Отрывок для чтения
Дорога к людям - Кригер Евгений Генрихович. Страница 38

— А тем временем он работает, — сказал Химич, — он работает, он живет, наш рельсо-балочный стан!

— А помните свое путешествие к Тихому океану, на охоту за китами? — спросил я. — «Веревочку» помните? Все еще зарабатываете деньги на дорогу до океана?

Георгий Химич развел руками и рассмеялся.

— Да, вот как оно все получилось!

...С той поры, когда я поздравил Георгия Лукича с рождением нижне-тагильского прокатного стана, немало воды утекло. Созданные им гигантские машины работают на Урале, в Сибири, во многих промышленных районах нашей страны. Имя конструктора Химича известно и зарубежным металлургам. Он участвовал в проектировании прокатного оборудования для индийского завода в Бхилаи. В Европе, Азии, за океаном его считают одним из видных представителей советской инженерии, советской технической мысли.

Георгий Химич по-прежнему живет на Урале, в Свердловске. Он верен себе. Скромен в оценке своих успехов. Смел, настойчив, неутомим в творческом поиске, — ученик пятилеток, романтик, энтузиаст.

1961—1975

ЮРИЙ ОЛЕША

— Шевалье!

Это воскликнул в гостиной Евгения Петрова при виде вошедшего моего приятеля, высокого, стройного красавца, Юрий Карлович. Умел он восхищаться привлекательной внешностью других, нимало не заботясь о собственной. Определения его всегда были неожиданны, точны, порою романтичны и всегда кратки.

Порядок работы A
Ответьте по отрывку для чтения:
(i) В каком городе по-прежнему живет Георгий Химич?
(ii) Для завода в какой стране он участвовал в проектировании прокатного оборудования?
(iii) Что воскликнул Юрий Карлович в гостиной Евгения Петрова?
Порядок работы B
Подхватите отрывок для чтения о Химиче и Олеше и продолжите его после последнего предложения.
Данные здесь никак не используются.

Раздел данных
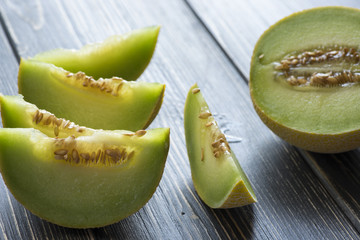 Fresh melons on wooden table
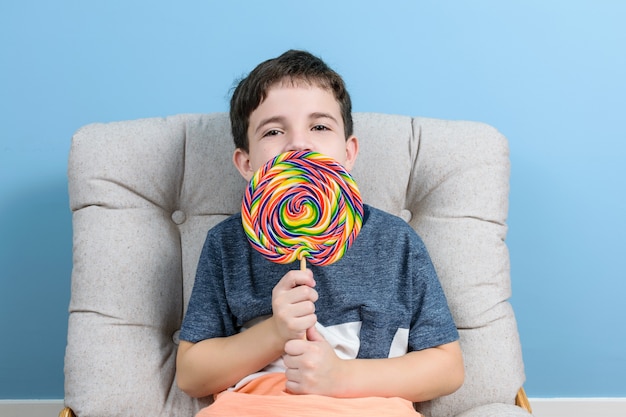 Brasileña de 8 años con una gran paleta coloreada y sentada en el sillón.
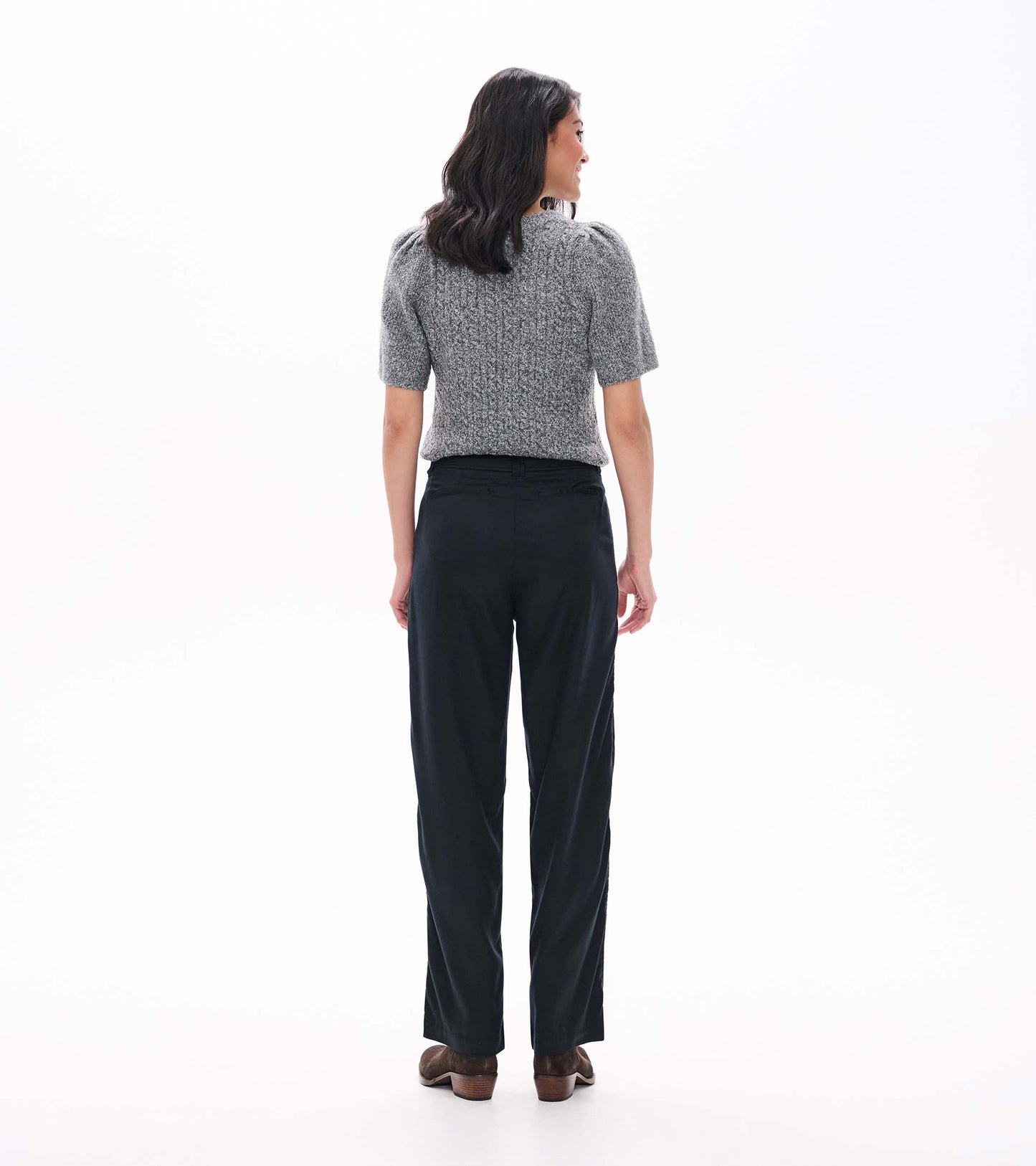 Black wide leg pants shown from the back on a model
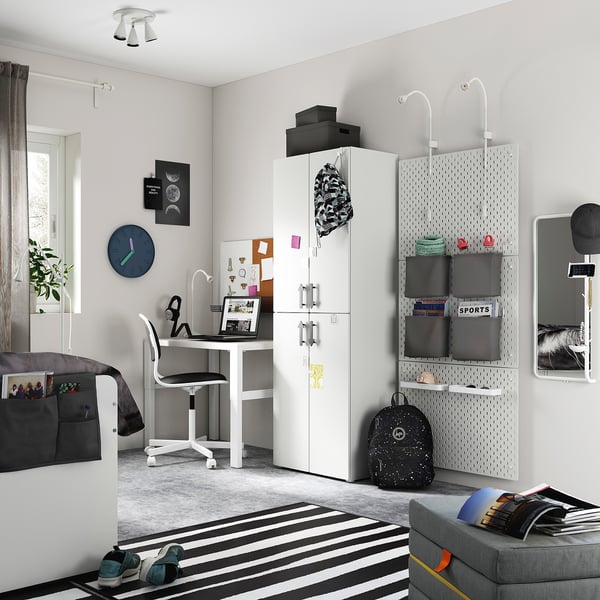 Modern teen bedroom with white SMÅSTAD wardrobe, desk, grey sofa, striped rug, wall clock, and black accessories.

Результат выполнения A
(i) В Свердловске, на Урале.
(ii) Для индийского завода в Бхилаи.
(iii) «Шевалье!»

Результат выполнения B
Отлично помню день двадцать седьмого года, когда в журнале «Красная новь» появилась поразившая меня повесть бывшего фельетониста-стихотворца газеты «Гудок» Зубилы — Юрия Олеши. Я прочел ее залпом, пораженный прозой нового склада, словами острыми, светящимися прозрачными гранями алмаза, соединяющими романтику с грубоватостью.

«Он поет по утрам в клозете».

Это поет оптимист, советский делец в хорошем смысле этого слова, кулинар по призванию, изобретатель новых сортов колбасы, инициатор сооружения современной колбасной фабрики, — такие энтузиасты нужны были в свое время наркому пищевой промышленности Анастасу Ивановичу Микояну, хотя об этом в повести ничего не говорится. Бабичев любит жизнь и хочет, чтобы ею наслаждались другие: революционер, комиссар гражданской войны, он поселил у себя комсомольца Володю, когда-то спасшего ему жизнь. И уж совсем как Христос, подобрал однажды на улице пьяного пошляка — «романтика», вовсе ему не нужного Кавалерова.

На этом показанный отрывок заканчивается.